ВЫБРАННЫЙ ОТРЫВОК:
Знакомим с Гойей-гравером и поясняем смысл сатирических, гротескных и одного сентиментального офорта художника.
Мы слышим «Гойя», и перед глазами возникает «Обнаженная Маха». Потом «Сатурн, пожирающий своих детей», «Расстрел повстанцев», возможно, «Похороны сардинки». Но великий испанский художник писал не только картины, он достиг невиданных высот в графике. В творческом наследии Франсиско Гойи на 500 картин приходится 300 гравюр и 1000 рисунков.
Работы Гойи сложны и глубоко противоречивы. Его экспрессивная манера, изображение разнообразных проявлений зла, насилия, образы несправедливости и страданий, несмотря на очевидную гротескность подачи, отражали реальные переживания лучшей части испанской национальной элиты, не способной вначале осуществить так необходимые Испании демократические преобразования, а затем – отстоять страну в период французской оккупации. Образы на работах мастера часто аллегоричны и архетипичны: они опираются на глубочайшие слои народного сознания, используют народные сказания и легенды.

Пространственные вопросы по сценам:

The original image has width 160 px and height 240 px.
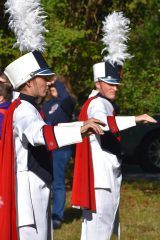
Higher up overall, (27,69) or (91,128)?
(27,69)

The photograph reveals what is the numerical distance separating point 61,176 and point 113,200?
2.96 metres

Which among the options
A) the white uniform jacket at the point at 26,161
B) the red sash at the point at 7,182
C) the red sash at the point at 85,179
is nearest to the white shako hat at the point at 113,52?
the red sash at the point at 85,179

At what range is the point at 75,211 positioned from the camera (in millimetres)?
11477

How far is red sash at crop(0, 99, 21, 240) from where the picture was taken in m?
6.11

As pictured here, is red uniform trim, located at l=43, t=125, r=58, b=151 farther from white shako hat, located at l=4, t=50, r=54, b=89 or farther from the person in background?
the person in background

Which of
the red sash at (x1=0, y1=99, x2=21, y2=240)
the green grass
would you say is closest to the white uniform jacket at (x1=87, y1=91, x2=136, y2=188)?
the red sash at (x1=0, y1=99, x2=21, y2=240)

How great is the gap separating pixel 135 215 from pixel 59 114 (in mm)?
1741

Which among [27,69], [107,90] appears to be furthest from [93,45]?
[27,69]

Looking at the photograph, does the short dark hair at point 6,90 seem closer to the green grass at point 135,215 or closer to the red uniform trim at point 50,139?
the red uniform trim at point 50,139

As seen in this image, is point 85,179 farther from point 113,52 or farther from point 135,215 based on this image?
point 135,215

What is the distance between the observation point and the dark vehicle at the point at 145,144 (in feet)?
52.1

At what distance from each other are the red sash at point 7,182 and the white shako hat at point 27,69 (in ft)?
0.60

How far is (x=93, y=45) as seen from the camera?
1305 centimetres

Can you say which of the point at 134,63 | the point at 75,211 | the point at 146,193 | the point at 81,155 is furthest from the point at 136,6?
the point at 81,155
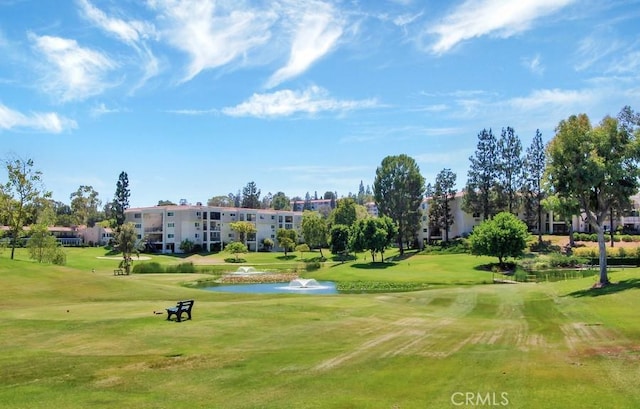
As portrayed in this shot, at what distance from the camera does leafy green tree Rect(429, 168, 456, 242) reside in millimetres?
108938

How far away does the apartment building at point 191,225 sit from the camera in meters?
138

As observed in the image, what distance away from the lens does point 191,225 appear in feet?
454

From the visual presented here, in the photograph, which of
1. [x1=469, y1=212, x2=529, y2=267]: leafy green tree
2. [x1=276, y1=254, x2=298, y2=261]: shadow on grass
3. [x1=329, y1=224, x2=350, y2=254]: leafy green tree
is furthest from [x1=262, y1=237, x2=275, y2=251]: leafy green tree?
[x1=469, y1=212, x2=529, y2=267]: leafy green tree

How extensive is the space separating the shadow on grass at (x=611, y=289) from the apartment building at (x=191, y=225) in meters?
112

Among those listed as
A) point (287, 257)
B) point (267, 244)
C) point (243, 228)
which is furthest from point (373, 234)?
point (267, 244)

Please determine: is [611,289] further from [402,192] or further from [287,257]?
[287,257]

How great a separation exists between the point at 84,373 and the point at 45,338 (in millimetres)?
5690

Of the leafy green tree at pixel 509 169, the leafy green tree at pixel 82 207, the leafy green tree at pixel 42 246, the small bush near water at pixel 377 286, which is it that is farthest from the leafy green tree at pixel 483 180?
the leafy green tree at pixel 82 207

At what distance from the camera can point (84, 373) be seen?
13.4 metres

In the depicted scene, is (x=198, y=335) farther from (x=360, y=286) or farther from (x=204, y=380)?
(x=360, y=286)

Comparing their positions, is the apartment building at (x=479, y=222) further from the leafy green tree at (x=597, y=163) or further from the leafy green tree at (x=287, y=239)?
the leafy green tree at (x=597, y=163)

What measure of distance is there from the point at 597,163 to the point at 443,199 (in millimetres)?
79472

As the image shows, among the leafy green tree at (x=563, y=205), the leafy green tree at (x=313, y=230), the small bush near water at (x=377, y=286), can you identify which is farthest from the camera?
the leafy green tree at (x=313, y=230)

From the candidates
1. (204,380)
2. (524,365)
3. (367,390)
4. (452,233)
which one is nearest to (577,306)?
(524,365)
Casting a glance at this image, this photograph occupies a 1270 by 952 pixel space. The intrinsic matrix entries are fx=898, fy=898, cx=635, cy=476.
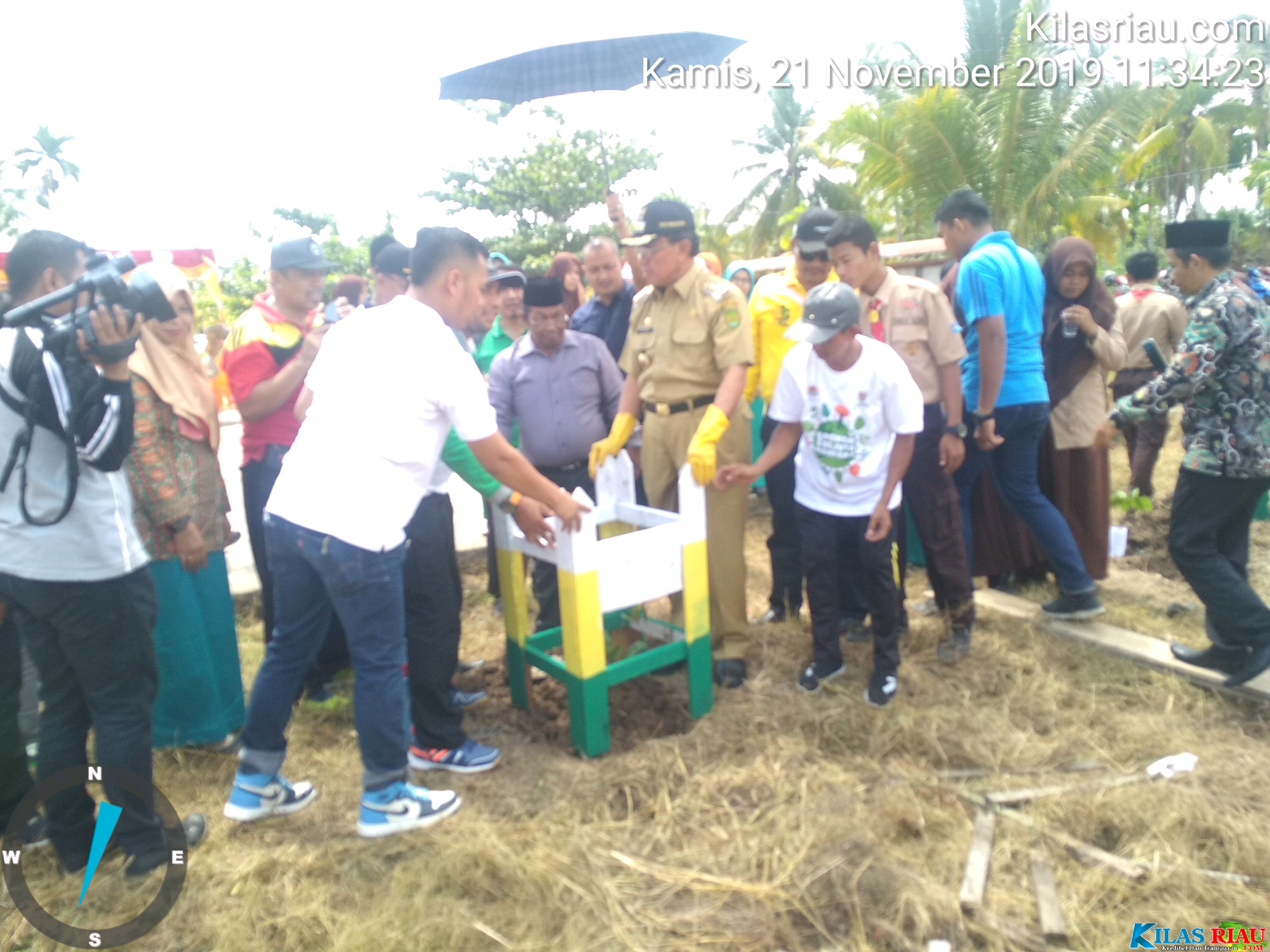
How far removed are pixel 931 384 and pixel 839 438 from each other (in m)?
0.69

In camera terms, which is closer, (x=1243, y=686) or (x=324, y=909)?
(x=324, y=909)

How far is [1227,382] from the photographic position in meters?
3.28

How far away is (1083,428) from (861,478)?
1.68m

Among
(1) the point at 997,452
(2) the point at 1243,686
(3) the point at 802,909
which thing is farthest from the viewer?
(1) the point at 997,452

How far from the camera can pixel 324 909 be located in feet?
7.79

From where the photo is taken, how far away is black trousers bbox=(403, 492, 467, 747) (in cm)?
305

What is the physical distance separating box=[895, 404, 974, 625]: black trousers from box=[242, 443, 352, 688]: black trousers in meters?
→ 2.42

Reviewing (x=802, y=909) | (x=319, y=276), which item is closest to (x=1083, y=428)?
(x=802, y=909)

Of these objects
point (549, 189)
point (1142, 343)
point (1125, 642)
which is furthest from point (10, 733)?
point (549, 189)

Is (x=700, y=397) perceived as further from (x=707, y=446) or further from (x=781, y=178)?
(x=781, y=178)

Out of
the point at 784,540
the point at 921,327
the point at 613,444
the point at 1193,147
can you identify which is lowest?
the point at 784,540

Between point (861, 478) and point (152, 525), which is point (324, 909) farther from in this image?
point (861, 478)

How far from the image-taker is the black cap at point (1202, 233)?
330 centimetres

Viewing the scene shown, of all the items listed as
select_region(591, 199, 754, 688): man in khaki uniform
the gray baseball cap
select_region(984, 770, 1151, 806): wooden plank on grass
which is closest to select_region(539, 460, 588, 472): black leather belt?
select_region(591, 199, 754, 688): man in khaki uniform
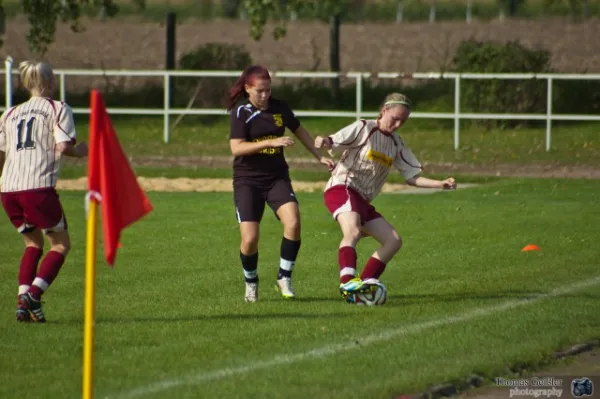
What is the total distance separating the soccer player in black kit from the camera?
32.3 feet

ЧТО СДЕЛАТЬ: Напишите продолжение текста о Гойе-гравере, начиная сразу после его последнего предложения.

РЕЗУЛЬТАТ:
Все это характерно как для картин, так и для гравюр Гойи. Кстати, в своих графических работах он соединял технику офорта и акватинты. Художник покрывал металлическую пластину кислотоупорным лаком и процарапывал иглой в слое высохшего лака рисунок; следующий этап – погружение пластины в азотную кислоту; места, процарапанные иглой, протравливались кислотой, после чего заполнялись краской и оттискивались на бумагу на специальном станке. Представили? Адский труд.
Рассмотрим несколько гравюр Франсиско Гойи вблизи.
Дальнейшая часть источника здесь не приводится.